SELECTED PASSAGE:
=== Section Start ===
In January 2023, a little-known Chinese laboratory called DeepSeek stunned the global technology community by launching an advanced open-source artificial intelligence model capable of rivaling the output of giants such as OpenAI and Anthropic — at a fraction of their resource cost. The moment was more than a technical feat: it was a wake-up call about China’s growing leadership in AI and a decisive shift in the balance of global technological innovation.

Though DeepSeek was absent from ranking lists such as the AI 50 — which recognize the sector’s most promising startups — its impact was profound. Its commitment to accessible, open models democratized advanced technology, allowing developers around the world to experiment without the typical economic barriers. Indeed, models from DeepSeek and Qwen (by Alibaba) now rank among the most widely used on platforms such as Hugging Face.

This phenomenon catalyzed the rise of other Chinese startups, among them Butterfly Effect, which launched “Manus” — an AI system capable of navigating the web, analyzing equities, and designing websites. Despite ongoing technical challenges, the project has captured the attention of U.S. investors and may reach a valuation of up to $500 million. These developments illuminate how China is consolidating a robust technology ecosystem built on open access, academic collaboration, and substantial state investment.

Beyond DeepSeek, China’s established technology giants have intensified their AI ambitions. Tencent (the creators of WeChat) has developed Hunyuan, a “reasoning” AI capable of decomposing complex questions into discrete sub-problems, while ByteDance (TikTok’s parent company) has introduced Doubao, an application that generates three-dimensional landscapes from spatial analysis. Alibaba, for its part, has accumulated more than 90,000 enterprise users for its cloud-based Qwen models. According to Rob Toews, partner at Radical Ventures, Alibaba is already comparable to Google or Meta in the AI arena.

 

China’s ambitions extend with equal force into humanoid robotics. Agibot, founded in 2023 by former Huawei engineer Peng Zhihui, has produced more than 1,000 AI-powered bipedal robots, with plans to reach 5,000 by year’s end — placing it in direct competition with Tesla’s Optimus project. International talent of the caliber of Luo JianLan, a former member of Google X, has joined these initiatives.

China has demonstrated that it can keep advancing. According to the 2024 AI Index from Stanford’s HAI Institute, the country generated approximately 70% of AI patents and 23% of scientific publications in 2023. While the United States still leads — with 40 “notable models” launched last year compared to China’s 15 — the country has closed the gap in technical performance, reaching “near parity” across several benchmarks.

All of this reflects a clear national strategy: China intends to be the global leader in AI by 2030. With a commitment to open publication, talent development, and a centralized system capable of directing strategic investment, the country is transforming not only its technology industry but the entire global landscape of artificial intelligence.
=== Section End ===
[Items listed in a dataset]
=== Section Start ===
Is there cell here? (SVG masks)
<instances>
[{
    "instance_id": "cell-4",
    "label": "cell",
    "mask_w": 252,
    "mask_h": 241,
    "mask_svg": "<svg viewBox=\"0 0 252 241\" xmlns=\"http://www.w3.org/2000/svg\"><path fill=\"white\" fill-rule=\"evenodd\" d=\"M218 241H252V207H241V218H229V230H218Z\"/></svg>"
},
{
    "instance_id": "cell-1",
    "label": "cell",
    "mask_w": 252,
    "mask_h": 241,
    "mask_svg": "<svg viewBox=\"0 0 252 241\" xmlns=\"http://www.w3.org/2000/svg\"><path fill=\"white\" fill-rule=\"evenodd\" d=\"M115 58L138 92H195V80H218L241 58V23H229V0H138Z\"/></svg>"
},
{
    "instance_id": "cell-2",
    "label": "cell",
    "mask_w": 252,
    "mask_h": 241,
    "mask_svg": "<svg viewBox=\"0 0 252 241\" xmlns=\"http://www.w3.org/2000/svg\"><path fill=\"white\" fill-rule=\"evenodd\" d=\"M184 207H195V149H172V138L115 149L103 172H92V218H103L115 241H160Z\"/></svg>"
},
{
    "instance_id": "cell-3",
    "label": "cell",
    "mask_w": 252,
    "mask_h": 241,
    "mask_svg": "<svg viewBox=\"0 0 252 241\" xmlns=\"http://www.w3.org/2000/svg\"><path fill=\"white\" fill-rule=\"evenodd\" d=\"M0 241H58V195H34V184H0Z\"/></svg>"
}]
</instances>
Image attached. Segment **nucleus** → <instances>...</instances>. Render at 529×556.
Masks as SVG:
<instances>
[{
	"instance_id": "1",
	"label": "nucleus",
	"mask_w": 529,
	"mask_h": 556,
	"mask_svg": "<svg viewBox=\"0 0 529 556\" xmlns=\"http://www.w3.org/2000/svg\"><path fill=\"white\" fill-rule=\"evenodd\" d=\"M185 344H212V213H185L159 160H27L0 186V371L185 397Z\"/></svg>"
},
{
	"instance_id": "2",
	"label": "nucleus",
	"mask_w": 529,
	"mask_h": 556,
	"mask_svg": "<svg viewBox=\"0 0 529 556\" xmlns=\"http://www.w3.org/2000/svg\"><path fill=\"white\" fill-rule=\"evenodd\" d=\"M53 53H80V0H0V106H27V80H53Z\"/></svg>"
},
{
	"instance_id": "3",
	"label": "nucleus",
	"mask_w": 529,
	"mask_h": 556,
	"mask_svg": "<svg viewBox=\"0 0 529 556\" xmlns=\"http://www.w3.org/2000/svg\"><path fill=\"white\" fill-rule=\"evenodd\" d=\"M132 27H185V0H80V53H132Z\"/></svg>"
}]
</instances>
=== Section End ===
TASK DESCRIPTION:
Write out the passage on China's rise in AI word for word, starting at "China’s ambitions extend" and ending at "joined these initiatives.".

TASK OUTPUT:
China’s ambitions extend with equal force into humanoid robotics. Agibot, founded in 2023 by former Huawei engineer Peng Zhihui, has produced more than 1,000 AI-powered bipedal robots, with plans to reach 5,000 by year’s end — placing it in direct competition with Tesla’s Optimus project. International talent of the caliber of Luo JianLan, a former member of Google X, has joined these initiatives.